> **DOCUMENT EXCERPT**:

Content starts

She sat impatiently, looking at me like I was a cat she was about to throw across the room. All I had left was to add the hashtags. But, which ones to use? If they’re too popular you get lost in the shuffle, too small, what’s the point? Be clever, be funny, be humble; rather, be a humble-brag monster of explosive optimism and saccharine contentment. #superpositivebooklover. #blessed. Post.

Oh, for fuck sake, I’m a tool!

That’s how social media marketing often feels. Not only am I a tool, but a poor man with a gambling problem throwing coins down a well, waiting for one to jump back up. The big bite. Impossible.

When I received an offer from a publisher to publish my historical crime novel, Throw-Away Faces, I was excited. Finally, I’ve made it! I knew next to nothing about the industry, but my publisher seemed legit enough. Beggars can’t be choosers when approaching a publisher unsolicited. I told myself this on more than one occasion. Yeah, okay.

Content ends

> **WORK REQUEST 1**:
Reproduce the passage about promoting a novel on social media word for word, everything from "Oh, for fuck" down to "big bite. Impossible.".
> **WORK REQUEST 2**:
Carry on the passage about promoting a novel on social media, starting right after its final sentence.

> **LISTED RECORDS**:
Content starts

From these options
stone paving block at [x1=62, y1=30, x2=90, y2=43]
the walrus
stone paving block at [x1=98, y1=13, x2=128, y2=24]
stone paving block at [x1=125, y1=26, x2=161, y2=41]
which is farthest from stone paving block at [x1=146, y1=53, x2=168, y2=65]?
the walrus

Content ends

> **EXPECTED ANSWER 1**:
Oh, for fuck sake, I’m a tool!

That’s how social media marketing often feels. Not only am I a tool, but a poor man with a gambling problem throwing coins down a well, waiting for one to jump back up. The big bite. Impossible.

> **EXPECTED ANSWER 2**:
Well, now that the book is published, all I can say is that I’ve accrued thousands of hours of rewrites and edits (good), relationships in the industry which will serve me well down the road (good), and a huge phone addiction predicated on wagering the worth of my book on the amount of “likes” it gets on Instagram or Facebook, or my author’s rank on Amazon Central (VERY VERY BAD).

What I didn’t know getting into the game is that the book market is absurdly competitive and awash with a lot of shit. It pays huge dividends to have an agent when shopping the book, and once publishers show interest, to pick one who pays their publicists to manage your marketing. This is key.

Otherwise, get ready to hate your life, and possibly your book, because you’ll be throwing countless emails, letters and time into review queries that will never be looked at by newspapers, journals, and magazines. And, money into many .com black holes. This will boil down into an ill-conceived effort, commonly called a self-marketing plan, to master nuanced and disingenuous forms of marketing communication forged to manipulate strangers into clicking a link to buy your book. It’ll never be enough. You will look in the mirror and see a Gollum.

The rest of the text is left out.